34.         The remaining point in limine that needs to be considered relates to the non-joinder of Rushtail. Prayer 6 in the said Notice of Motion has a direct bearing and direct impact on the rights of Rushtail. In these circumstances Rushtail ought to have been joined in this application. Vis-a-vie prayer 6 of the said Notice of Motion, the non-joinder of Rushtail is fatal to such application for the said relief.

35.         In these circumstances, the second to twenty-seventh applicants have not established any entitlement to any of the relief sought in their Notice of Motion dated 27 July 2017. The application stands to be dismissed.

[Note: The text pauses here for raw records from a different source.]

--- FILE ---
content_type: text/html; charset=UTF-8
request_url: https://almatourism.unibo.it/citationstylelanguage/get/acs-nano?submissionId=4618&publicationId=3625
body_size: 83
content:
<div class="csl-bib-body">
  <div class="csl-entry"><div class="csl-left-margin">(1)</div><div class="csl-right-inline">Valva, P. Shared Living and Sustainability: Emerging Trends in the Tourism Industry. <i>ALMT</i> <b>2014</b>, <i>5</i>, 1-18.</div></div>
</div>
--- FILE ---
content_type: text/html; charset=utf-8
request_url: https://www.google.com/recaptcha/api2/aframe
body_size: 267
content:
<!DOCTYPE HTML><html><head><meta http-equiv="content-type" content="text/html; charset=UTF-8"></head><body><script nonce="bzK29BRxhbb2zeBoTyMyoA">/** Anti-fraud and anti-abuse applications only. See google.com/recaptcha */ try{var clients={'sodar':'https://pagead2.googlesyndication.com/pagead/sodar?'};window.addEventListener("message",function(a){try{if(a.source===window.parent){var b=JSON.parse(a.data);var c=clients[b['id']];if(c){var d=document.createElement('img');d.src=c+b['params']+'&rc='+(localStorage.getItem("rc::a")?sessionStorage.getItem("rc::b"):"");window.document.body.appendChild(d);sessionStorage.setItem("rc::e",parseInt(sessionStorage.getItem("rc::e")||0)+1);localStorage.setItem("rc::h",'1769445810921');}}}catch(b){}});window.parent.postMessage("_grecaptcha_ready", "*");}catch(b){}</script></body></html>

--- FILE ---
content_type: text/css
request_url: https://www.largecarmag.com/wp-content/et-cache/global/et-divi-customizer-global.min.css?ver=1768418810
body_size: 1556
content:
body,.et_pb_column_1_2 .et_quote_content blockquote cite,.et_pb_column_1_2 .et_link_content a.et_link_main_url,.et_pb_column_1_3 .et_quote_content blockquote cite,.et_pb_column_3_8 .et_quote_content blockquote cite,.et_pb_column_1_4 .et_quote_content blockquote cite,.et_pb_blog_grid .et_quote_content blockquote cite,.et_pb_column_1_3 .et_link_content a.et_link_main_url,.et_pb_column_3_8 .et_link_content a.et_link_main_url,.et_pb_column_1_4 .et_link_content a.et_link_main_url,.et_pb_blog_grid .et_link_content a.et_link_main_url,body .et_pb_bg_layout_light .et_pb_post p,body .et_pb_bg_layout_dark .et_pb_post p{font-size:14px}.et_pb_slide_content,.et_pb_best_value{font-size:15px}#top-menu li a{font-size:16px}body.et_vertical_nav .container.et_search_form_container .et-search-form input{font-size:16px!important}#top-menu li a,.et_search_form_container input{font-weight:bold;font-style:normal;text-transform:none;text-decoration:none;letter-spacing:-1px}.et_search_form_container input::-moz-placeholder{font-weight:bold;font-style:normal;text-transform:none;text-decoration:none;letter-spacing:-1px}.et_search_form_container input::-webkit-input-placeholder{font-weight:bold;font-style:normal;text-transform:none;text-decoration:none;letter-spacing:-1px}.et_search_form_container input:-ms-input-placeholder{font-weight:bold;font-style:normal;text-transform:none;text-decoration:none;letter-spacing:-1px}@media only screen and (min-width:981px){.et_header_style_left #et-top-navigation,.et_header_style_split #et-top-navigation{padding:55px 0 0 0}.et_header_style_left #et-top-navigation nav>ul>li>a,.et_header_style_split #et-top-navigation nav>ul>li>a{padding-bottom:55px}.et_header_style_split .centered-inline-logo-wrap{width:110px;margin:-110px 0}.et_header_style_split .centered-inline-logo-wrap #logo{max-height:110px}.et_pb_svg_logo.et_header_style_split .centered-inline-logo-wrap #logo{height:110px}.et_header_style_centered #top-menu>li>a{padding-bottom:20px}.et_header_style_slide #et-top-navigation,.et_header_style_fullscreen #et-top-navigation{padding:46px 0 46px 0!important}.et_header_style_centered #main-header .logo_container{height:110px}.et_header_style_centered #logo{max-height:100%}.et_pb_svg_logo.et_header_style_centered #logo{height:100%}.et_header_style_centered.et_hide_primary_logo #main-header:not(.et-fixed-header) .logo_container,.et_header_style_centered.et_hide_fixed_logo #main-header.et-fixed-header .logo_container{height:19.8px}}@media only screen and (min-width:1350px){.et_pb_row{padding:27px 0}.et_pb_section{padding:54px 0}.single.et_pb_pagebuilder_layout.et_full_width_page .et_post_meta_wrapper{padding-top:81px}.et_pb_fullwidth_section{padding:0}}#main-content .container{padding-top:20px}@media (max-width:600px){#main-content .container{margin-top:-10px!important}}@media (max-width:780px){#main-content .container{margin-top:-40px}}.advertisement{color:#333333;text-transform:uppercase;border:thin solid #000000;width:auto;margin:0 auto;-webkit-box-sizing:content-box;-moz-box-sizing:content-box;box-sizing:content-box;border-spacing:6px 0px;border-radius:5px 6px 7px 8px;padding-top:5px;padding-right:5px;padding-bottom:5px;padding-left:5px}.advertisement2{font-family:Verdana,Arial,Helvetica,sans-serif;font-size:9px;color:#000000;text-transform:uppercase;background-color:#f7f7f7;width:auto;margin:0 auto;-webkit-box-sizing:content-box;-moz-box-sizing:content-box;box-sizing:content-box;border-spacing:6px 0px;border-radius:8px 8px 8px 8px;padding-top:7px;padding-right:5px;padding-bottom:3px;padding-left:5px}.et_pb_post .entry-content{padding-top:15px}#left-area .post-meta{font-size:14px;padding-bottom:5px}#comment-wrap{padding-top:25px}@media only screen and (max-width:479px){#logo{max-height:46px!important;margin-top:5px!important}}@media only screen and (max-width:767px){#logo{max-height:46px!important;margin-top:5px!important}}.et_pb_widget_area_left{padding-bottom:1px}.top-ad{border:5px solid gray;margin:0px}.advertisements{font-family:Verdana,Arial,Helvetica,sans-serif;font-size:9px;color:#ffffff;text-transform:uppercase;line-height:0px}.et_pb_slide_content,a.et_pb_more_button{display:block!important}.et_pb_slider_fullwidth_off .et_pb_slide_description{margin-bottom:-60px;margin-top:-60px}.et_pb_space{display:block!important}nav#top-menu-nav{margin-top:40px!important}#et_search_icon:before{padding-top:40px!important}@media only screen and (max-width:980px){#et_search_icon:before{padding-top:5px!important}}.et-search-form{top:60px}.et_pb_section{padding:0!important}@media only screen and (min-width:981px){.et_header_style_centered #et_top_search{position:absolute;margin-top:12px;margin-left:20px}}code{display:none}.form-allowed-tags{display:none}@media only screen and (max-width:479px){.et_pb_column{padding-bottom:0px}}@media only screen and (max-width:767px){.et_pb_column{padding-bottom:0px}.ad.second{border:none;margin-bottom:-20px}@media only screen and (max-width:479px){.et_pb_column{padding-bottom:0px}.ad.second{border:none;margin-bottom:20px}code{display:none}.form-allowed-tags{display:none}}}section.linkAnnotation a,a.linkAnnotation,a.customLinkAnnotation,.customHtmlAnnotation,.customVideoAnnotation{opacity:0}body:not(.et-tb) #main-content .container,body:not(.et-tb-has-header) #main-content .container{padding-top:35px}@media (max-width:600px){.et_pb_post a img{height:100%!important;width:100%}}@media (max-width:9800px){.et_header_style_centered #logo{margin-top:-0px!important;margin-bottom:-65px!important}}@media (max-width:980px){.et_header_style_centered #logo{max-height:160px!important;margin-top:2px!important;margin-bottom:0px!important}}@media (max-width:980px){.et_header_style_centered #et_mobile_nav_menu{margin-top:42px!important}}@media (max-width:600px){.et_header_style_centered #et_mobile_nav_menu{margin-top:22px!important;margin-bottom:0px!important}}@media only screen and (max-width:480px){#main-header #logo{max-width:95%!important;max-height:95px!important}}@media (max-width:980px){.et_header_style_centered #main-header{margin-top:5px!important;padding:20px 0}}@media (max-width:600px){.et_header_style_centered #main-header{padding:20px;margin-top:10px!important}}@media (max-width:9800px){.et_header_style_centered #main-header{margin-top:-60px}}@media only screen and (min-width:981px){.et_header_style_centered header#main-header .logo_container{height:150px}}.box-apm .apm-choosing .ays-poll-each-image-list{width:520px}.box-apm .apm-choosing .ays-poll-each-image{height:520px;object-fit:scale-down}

36.         The only outstanding issue relates to costs. Mr Schreuder and Mr Coetzee SC were ad idem that costs should follow the event. I agree, there is no basis for me to depart from that general rule.

 

IN THE CIRCUMSTANCES, THE FOLLOWING ORDER IS MADE:

 

1)        THE APPLICATION IS DISMISSED.

2)        SECOND TO TWENTY-SEVENTH APPLICANTS ARE TO PAY THE COSTS ON A PARTY-AND-PARTY SCALE, JOINTLY AND SEVERALLY, THE ONE PAYING THE OTHERS TO BE ABSOLVED.

 

 

L. LEVER AJ

NORTHERN CAPE

PROVINCIAL DIVISION

 

 

For the Applicants:            MR J J SCHREUDER

(oio CM De Bruyn & Partners Att.)

 

For the Respondent:         Adv W J COETZEE SC

(oio Adrian Horwitz & Ass.)


[1] Act 28 of 1996

[2] Act 62 of 1997

[3] Act 28 of 2002.

[4] 1991 (1) SA 677 (Tk).

[5] Above at 478H to 479C.

[6] Standard Bank v Swartland Municipality 2011 (5) SA 257 (SCA) at 259E to 260A.

[7] Standard Bank of SA LTD v SEWPERSADH AND ANOTHER 2005 (4) SA 148 (CPD) at 159G-H.